An emotional Gibbs discussed her time in Nepal with the group of women she described as sisters and how they inspired her to try and give them a chance and an opportunity.
"The self-confidence, the self-esteem, the pride that these women feel that they can stand on their own two feet and have a chance and an opportunity...and remove the stigma that comes with trafficking, this is an impact that people often don't think about and don't talk about when they think about a project like this, but it's a pretty big one," she said.
In making her project pitch to G Adventures and Planeterra, Gibbs challenged the organizations to add one more core value to the four The G Project stood on - those being beauty, community, freedom and knowledge - and that additional core value was hope.
"To me hope is really what inspires change and what inspires ideas," Gibbs said. "While I was preparing my pitch I wrote to the women and asked them 'What would it mean to you if we won The G Project?

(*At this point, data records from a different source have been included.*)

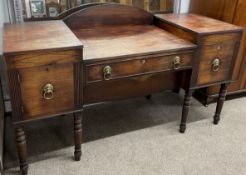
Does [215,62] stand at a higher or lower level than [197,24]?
lower

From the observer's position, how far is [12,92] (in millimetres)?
1185

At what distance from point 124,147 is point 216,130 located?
65 centimetres

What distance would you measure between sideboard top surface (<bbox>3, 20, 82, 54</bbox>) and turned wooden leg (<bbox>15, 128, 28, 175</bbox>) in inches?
15.5

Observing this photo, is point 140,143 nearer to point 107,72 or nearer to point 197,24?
point 107,72

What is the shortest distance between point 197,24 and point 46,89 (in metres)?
0.97

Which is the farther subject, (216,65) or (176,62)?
(216,65)

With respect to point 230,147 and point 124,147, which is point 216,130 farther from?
point 124,147

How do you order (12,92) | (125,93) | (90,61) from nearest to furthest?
(12,92) < (90,61) < (125,93)

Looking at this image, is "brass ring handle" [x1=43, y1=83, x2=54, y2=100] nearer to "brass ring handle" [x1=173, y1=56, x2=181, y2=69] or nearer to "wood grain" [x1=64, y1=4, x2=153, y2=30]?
"wood grain" [x1=64, y1=4, x2=153, y2=30]

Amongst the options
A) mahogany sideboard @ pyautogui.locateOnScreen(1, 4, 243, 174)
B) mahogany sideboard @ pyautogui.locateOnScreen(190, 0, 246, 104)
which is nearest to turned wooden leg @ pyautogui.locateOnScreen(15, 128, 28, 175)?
mahogany sideboard @ pyautogui.locateOnScreen(1, 4, 243, 174)

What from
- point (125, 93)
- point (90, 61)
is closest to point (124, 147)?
point (125, 93)

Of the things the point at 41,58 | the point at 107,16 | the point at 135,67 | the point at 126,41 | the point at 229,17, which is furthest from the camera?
the point at 229,17

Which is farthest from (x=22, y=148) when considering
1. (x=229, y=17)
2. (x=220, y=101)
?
(x=229, y=17)

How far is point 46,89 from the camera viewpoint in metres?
1.25
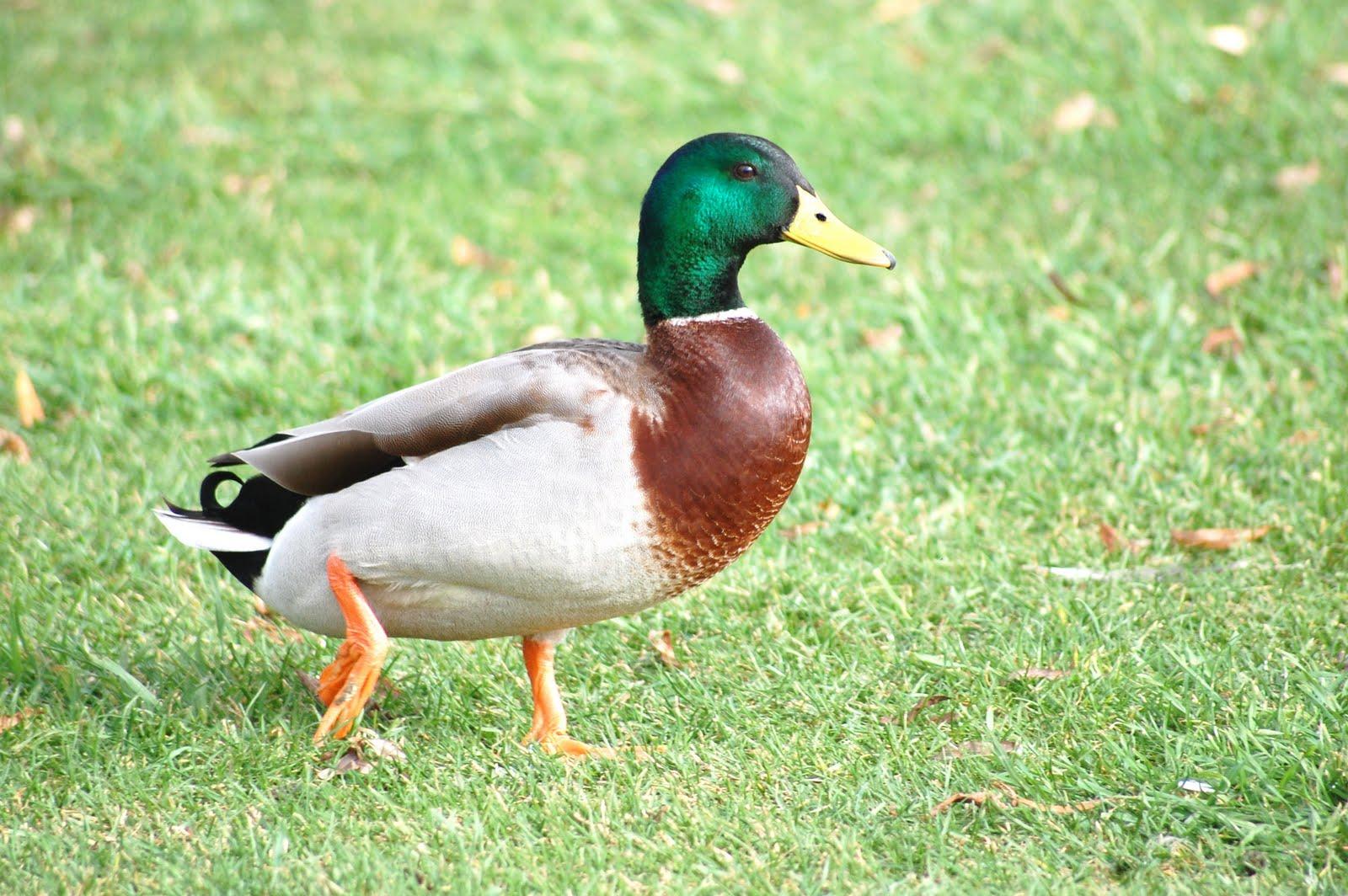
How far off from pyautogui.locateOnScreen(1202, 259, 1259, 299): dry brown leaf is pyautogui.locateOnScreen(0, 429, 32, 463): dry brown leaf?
12.9 ft

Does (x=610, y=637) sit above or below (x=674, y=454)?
below

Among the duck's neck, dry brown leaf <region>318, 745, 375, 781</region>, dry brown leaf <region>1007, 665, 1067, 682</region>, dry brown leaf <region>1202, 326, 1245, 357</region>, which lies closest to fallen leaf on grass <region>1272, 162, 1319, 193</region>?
dry brown leaf <region>1202, 326, 1245, 357</region>

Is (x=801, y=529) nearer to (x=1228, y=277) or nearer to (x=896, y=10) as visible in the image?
(x=1228, y=277)

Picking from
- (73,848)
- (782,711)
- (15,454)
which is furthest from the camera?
(15,454)

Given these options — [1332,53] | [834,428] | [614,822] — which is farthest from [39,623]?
[1332,53]

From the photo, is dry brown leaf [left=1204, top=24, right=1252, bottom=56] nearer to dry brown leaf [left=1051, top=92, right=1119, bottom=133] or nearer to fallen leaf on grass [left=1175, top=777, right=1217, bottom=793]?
dry brown leaf [left=1051, top=92, right=1119, bottom=133]

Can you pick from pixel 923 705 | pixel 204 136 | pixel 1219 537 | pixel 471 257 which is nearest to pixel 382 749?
pixel 923 705

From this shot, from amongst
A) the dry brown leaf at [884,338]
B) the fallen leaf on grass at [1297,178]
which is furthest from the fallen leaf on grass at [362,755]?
the fallen leaf on grass at [1297,178]

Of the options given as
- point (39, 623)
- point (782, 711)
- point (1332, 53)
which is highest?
point (1332, 53)

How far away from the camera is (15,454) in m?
4.65

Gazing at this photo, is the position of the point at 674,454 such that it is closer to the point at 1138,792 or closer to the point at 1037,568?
the point at 1138,792

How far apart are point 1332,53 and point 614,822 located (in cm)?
551

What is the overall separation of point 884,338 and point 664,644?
2.00 m

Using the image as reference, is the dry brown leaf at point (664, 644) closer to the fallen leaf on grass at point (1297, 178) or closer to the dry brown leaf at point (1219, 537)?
the dry brown leaf at point (1219, 537)
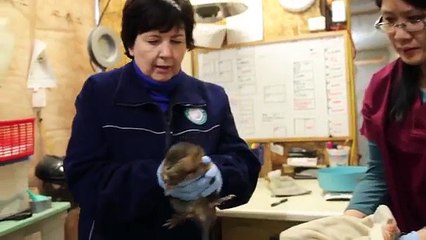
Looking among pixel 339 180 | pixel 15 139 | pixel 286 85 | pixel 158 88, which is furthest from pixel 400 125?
pixel 286 85

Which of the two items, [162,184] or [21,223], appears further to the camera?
[21,223]

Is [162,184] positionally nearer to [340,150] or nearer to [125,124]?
[125,124]

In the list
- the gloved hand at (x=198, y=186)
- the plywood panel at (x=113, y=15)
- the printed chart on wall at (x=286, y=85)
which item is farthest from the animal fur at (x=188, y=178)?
the plywood panel at (x=113, y=15)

How would winning change your life?'... They said 'Most importantly, we'll be independent.'"
Following her winning pitch presentation, Poon Tip presented Gibbs with a cheque for $25,000 and then announced that The G Project would be returning once again in 2014.
The Dalai Lama & Delfin
Poon Tip wound down the evening by discussing his new book Looptail: How one company changed the world by reinventing business.
"For years people were asking me to write a book, and I didn't think I had anything to say," Poon Tip told the audience.
He then explained how an experience with Dalai Lama lead to his inspiration to write the book and recounted how he eventually got the Buddhist leader to pen the foreword for it.
Pauchi expressed his thoughts on the important role sustainable tourism can play in local economies, citing his own experience where he and his family in the Ecuadorian Amazon have been able to continue living in harmony in the rainforest because of the homestays they have been offering to G Adventures' clients throughout the years.
The night concluded with what has become a G Adventures tradition in recent years, the lip-synced video featuring company staff around the world. This year the G Adventures team chose Billy Idol's 'Dancing With Myself' and the video was debuted to those in attendance on Monday night.